Yesterday’s post on the still-secret broadcast and telecommunications review submissions obtained under Access to Information focused on Bell, which proposed extensive new regulations for Netflix that would result in hundreds of millions in payments that could spark a trade battle with the United States. The major Canadian communications companies are not united on this issue, however.  While there are similarities on wireless (most oppose mandated MVNOs), the broadcast perspectives differ significantly. This post reveals some of the details in Shaw’s submission to the BTLR, also obtained under ATIP.

Shaw argues that broadcast distributors such as cable companies already contribute to Canadian content by investing in its distribution through its networks. It therefore recommends the removal of the mandated 5% contribution by BDUs and opposes the creation of a new ISP tax. Indeed, it identifies many negative effects of an ISP tax, including affordability, reduced network investment, and harm to innovation.

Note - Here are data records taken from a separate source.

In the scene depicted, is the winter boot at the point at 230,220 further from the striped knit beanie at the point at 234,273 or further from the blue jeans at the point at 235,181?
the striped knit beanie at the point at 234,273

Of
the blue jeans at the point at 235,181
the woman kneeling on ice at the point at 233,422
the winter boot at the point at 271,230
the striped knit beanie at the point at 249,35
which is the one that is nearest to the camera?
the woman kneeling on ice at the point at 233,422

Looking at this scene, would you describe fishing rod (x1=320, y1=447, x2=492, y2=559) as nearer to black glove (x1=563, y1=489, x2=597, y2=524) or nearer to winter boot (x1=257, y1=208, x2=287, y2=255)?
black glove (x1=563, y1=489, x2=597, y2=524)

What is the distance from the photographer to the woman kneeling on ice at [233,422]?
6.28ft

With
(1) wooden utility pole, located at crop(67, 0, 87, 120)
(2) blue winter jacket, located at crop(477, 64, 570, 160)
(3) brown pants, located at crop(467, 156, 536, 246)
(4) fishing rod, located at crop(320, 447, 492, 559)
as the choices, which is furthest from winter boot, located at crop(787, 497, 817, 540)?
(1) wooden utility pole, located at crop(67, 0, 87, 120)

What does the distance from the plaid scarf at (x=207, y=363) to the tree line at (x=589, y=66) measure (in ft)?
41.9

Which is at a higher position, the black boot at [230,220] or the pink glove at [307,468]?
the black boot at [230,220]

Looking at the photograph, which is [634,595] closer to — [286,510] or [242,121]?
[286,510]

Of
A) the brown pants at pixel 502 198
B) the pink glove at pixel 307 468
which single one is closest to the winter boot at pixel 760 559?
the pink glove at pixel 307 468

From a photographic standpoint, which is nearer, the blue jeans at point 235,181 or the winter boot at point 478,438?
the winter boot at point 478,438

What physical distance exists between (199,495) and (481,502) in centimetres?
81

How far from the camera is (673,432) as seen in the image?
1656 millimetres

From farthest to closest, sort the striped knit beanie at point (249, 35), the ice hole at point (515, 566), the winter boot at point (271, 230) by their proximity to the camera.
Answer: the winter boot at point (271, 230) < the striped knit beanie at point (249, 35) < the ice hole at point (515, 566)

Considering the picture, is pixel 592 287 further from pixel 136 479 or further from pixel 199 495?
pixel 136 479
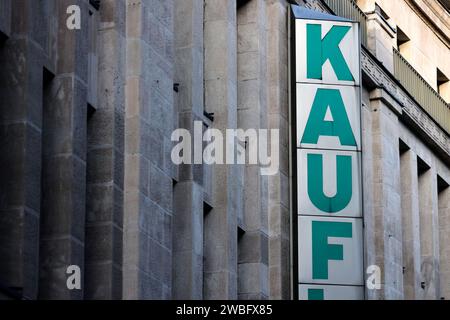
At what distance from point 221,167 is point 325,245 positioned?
13.0 ft

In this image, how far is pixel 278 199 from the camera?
1570 inches

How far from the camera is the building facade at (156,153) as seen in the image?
97.9 ft

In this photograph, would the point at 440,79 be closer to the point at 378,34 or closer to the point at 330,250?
the point at 378,34

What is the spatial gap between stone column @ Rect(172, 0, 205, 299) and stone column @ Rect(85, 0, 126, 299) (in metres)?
3.10

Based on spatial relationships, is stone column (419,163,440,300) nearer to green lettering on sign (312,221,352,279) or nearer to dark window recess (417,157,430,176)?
dark window recess (417,157,430,176)

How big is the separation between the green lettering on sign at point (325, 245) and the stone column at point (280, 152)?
63 cm

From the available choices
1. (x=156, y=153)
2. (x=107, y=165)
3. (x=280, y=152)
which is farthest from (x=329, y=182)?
(x=107, y=165)

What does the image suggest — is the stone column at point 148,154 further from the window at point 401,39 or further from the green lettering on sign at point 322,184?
the window at point 401,39

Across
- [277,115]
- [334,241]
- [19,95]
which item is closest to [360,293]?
[334,241]

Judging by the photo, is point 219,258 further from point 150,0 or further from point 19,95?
point 19,95

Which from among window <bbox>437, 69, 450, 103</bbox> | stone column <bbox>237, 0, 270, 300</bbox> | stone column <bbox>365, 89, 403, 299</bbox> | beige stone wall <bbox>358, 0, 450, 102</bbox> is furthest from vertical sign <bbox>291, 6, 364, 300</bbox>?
window <bbox>437, 69, 450, 103</bbox>

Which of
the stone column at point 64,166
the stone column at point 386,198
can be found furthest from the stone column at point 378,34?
the stone column at point 64,166

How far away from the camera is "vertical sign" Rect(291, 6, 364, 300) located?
4019 centimetres
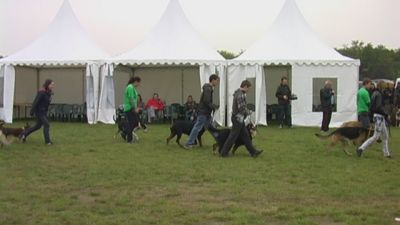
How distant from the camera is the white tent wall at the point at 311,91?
18.8m

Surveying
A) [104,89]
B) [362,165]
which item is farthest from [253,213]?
[104,89]

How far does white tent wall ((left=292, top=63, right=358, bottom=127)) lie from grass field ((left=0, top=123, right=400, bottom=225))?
238 inches

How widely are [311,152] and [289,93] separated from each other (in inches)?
271

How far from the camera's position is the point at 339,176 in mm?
8609

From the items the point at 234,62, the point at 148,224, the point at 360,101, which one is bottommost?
the point at 148,224

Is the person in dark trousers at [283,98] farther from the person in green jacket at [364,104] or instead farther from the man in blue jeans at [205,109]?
the man in blue jeans at [205,109]

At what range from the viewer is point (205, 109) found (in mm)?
11758

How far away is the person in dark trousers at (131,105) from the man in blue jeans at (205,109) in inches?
63.5

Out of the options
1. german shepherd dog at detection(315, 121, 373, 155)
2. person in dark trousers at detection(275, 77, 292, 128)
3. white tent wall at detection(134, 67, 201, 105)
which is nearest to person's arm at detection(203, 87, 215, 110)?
german shepherd dog at detection(315, 121, 373, 155)

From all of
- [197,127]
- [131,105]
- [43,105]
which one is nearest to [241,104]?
[197,127]

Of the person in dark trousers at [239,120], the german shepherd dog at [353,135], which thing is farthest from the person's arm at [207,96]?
the german shepherd dog at [353,135]

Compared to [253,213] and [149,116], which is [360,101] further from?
[149,116]

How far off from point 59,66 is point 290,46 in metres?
8.97

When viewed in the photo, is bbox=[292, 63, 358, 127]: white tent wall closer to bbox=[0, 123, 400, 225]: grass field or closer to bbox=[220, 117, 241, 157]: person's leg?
bbox=[0, 123, 400, 225]: grass field
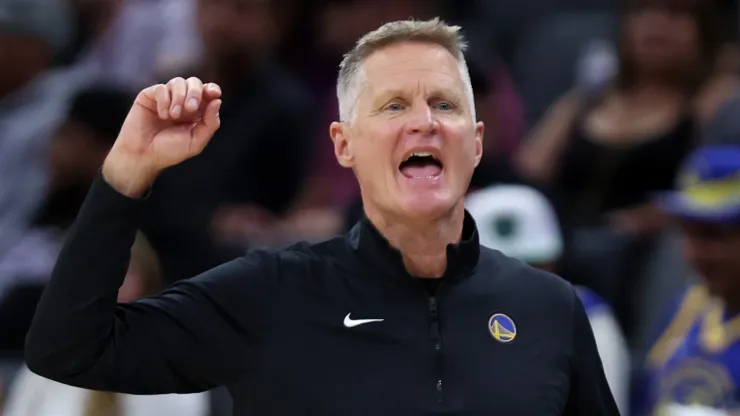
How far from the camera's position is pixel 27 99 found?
7.24m

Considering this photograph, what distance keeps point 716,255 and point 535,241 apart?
2.34ft

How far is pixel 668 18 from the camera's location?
271 inches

Interestingly, Shaw also rejects a mandated Netflix Cancon contribution tax:

Shaw submits that the imposition of legacy regulatory models onto OTT platforms would not be in the best interest of consumers or the overall Canadian broadcasting system. A regulatory framework that depends on foreign OTT services to achieve the cultural objectives of Canada’s domestic broadcasting system will likely lead to issues of enforcement as well as inconsistent and unsatisfactory results.

Instead, Shaw argues that the Broadcasting Act objectives are best achieved through a “more flexible, market-driven approach”. As for a Netflix contribution, Shaw argues it would be better to emphasize discoverability of Canadian content, a measure that could be imposed on all OTT providers – both Canadian and foreign – thereby avoiding potential violations of Canada’s trade agreement obligations. Shaw also supports the imposition of sales taxes on Netflix and the avoidance of new carriage fees for broadcast signals.

Shaw maintains that the Canadian market would be better served by opening up to foreign investment. It argues that for Canadian broadcasters and BDUs to compete, they need access to capital, expertise, and technology, all of which would be facilitated by access to foreign investment. Given the role that foreign providers (such as Netflix) already play in the creation of content in Canada, opening the market would help preserve the strength of the Canadian broadcasting system.

As for other issues, Shaw believes that net neutrality is already protected under Canadian law without the need for further provisions and that website blocking should be permitted through reform to the Copyright Act. While the Bell submission adopted an extreme self-interest approach, Shaw’s vision is consistent in favouring a lightweight regulatory model premised on more competition, better pricing, and a shift away from mandated payments.